Your Candy Wrappers are Listening

Visual microphone reconstructs nearby sound from silent videos of ordinary objects

3 min read
Your Candy Wrappers are Listening
MIT's visual microphone system can reconstruct sound from silent video of candy wrappers, potted plants, and more.
Image: MIT

“I had to double check I wasn’t playing the wrong audio file.”

The first time Abe Davis coaxed intelligible speech from a silent video of a bag of crab chips (an impassioned recitation of “Mary Had a Little Lamb”) he could hardly believe it was possible. Davis is a Ph.D. candidate at MIT, and his group’s image processing algorithm can turn everyday objects into visual microphones—deciphering the tiny vibrations they undergo as captured on video. 

The research, which will be presented at the computer graphics conference SIGGRAPH 2014 next week, builds on work from MIT’s Computer Science and Artificial Intelligence Laboratory to capture movement on video much smaller than a single pixel. By seeing how border pixels on an object fluctuated in color, the group’s algorithm can measure and calculate the object's minuscule movements (and even magnify a wine glass’s oscillations when a tone is played or visually reveal a heartbeat under the skin).

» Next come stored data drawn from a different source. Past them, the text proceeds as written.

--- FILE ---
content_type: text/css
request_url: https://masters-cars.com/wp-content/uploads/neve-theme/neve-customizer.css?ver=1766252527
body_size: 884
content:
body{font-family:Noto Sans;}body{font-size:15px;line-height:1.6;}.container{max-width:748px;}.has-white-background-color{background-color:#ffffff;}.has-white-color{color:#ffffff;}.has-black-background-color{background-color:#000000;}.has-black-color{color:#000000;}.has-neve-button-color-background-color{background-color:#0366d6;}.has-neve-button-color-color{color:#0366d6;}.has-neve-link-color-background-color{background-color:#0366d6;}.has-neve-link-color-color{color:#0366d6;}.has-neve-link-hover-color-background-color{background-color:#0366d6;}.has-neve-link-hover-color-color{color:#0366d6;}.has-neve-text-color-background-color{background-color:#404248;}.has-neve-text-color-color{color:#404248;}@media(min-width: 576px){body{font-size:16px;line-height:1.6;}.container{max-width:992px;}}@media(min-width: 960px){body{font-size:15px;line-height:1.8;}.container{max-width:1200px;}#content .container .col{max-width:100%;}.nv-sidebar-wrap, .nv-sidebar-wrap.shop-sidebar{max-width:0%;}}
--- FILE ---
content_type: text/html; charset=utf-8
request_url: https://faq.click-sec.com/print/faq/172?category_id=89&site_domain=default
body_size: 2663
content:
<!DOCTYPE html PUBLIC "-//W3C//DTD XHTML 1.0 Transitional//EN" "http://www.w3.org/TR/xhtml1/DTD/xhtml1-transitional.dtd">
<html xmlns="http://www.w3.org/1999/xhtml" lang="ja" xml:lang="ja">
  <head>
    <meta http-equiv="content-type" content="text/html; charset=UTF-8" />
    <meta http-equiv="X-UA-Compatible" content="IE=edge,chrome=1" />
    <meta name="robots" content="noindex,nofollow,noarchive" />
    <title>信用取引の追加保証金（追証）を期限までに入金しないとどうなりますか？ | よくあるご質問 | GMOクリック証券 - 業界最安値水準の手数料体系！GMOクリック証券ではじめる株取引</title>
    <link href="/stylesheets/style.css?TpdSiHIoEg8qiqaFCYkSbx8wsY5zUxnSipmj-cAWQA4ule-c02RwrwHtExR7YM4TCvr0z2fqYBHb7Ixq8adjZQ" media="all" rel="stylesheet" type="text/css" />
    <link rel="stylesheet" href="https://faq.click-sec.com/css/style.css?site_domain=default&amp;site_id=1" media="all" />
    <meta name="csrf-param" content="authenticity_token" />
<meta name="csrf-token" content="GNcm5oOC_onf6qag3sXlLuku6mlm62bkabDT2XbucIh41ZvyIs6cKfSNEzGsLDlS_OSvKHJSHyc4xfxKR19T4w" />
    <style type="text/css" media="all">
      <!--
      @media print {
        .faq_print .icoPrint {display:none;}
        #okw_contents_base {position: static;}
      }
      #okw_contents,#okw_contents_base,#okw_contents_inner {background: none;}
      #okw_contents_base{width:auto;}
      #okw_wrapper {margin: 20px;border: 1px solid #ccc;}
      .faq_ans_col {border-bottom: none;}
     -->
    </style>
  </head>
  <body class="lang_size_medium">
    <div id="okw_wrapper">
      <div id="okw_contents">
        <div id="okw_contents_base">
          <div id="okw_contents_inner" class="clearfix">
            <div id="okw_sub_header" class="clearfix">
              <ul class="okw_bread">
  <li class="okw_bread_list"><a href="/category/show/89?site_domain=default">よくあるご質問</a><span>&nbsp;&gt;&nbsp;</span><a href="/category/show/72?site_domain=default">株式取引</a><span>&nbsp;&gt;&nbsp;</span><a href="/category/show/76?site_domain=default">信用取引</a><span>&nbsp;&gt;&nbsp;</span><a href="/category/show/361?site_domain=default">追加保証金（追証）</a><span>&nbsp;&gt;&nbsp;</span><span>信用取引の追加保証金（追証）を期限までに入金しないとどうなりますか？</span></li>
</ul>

“It was clear for us quickly that there’s a strong relation between sound and visual motion,” says Michael Rubinstein, a postdoc at Microsoft Research who worked on this and the earlier CSAIL research. “We had this crazy idea: can we actually use videos to recover sound?”

The first speech recovered from the chip bag can be played below. (Future recordings were much clearer, but probably less funny.)

 

 

According to Davis, previous ways to recover sound remotely require more than just a video camera. By shining a laser on a vibrating object and measuring how the light scatters or how its phase changes, other researchers have been able to pull out detailed data about the sound.

The team’s processing algorithm lets them take a new tack: a completely passive recovery of the sound. By recording objects’ movements on high-frame-rate video, in ambient lighting—no laser needed—they are able to translate the vibrations caused by speech and music back to sound waves, with only a little bit of noise.

The group found that a number of factors affected how well the sound could be captured: for instance, low-frequency sounds were easier than high-frequency, which needed a faster frame rate, and smaller movements required a stronger zoom to catch. Low frame-rate footage from an ordinary digital camera posed a particular challenge because less signal could get through. But because of the way a “rolling-shutter” camera processes inputs, it could be made to exceed its frame rate and gather enough details to recover comprehensible sounds.  

And then there were the test items themselves: “We asked ourselves what objects are going to be good visual microphones,” says Rubinstein. “It turns out those are objects like paper bags, chip bags, and aluminum foil that are very light and kind of rigid.” On those types of objects, the vibrations move the entire object, so there is less noise to filter out.

The group tested an eclectic selection of materials, including a bag of chips (excellent), a soda can (surprisingly mediocre), and a potted plant (average). They were even able to recreate music playing using footage of the vibrating ear buds. The best material of all was the thin foil wrapper on a Lindt chocolate bar Davis had been snacking on.

The worst was a brick, which they intended to use for measuring experimental error. Even that “did better than we expected it to do,” says Davis.

The researchers are learning how to predict how well any given microphone and camera setup will work, and are even looking into analyzing “found” footage—although the compression algorithms most video goes through eliminate the slight variations they need to analyze. The technique could be helpful anywhere sound can’t carry, or even to identify the composition of the objects themselves, and they plan to release the code behind it on the project’s website.

“Most people, their mind immediately goes to espionage and spying,” says Davis. “But I think that probably the most important applications of this are yet to be found. We just discovered the signal is there, and now we can start asking what to do with it.”

“What we’re doing pushes the boundary of what you can do with just cameras,” adds Rubinstein.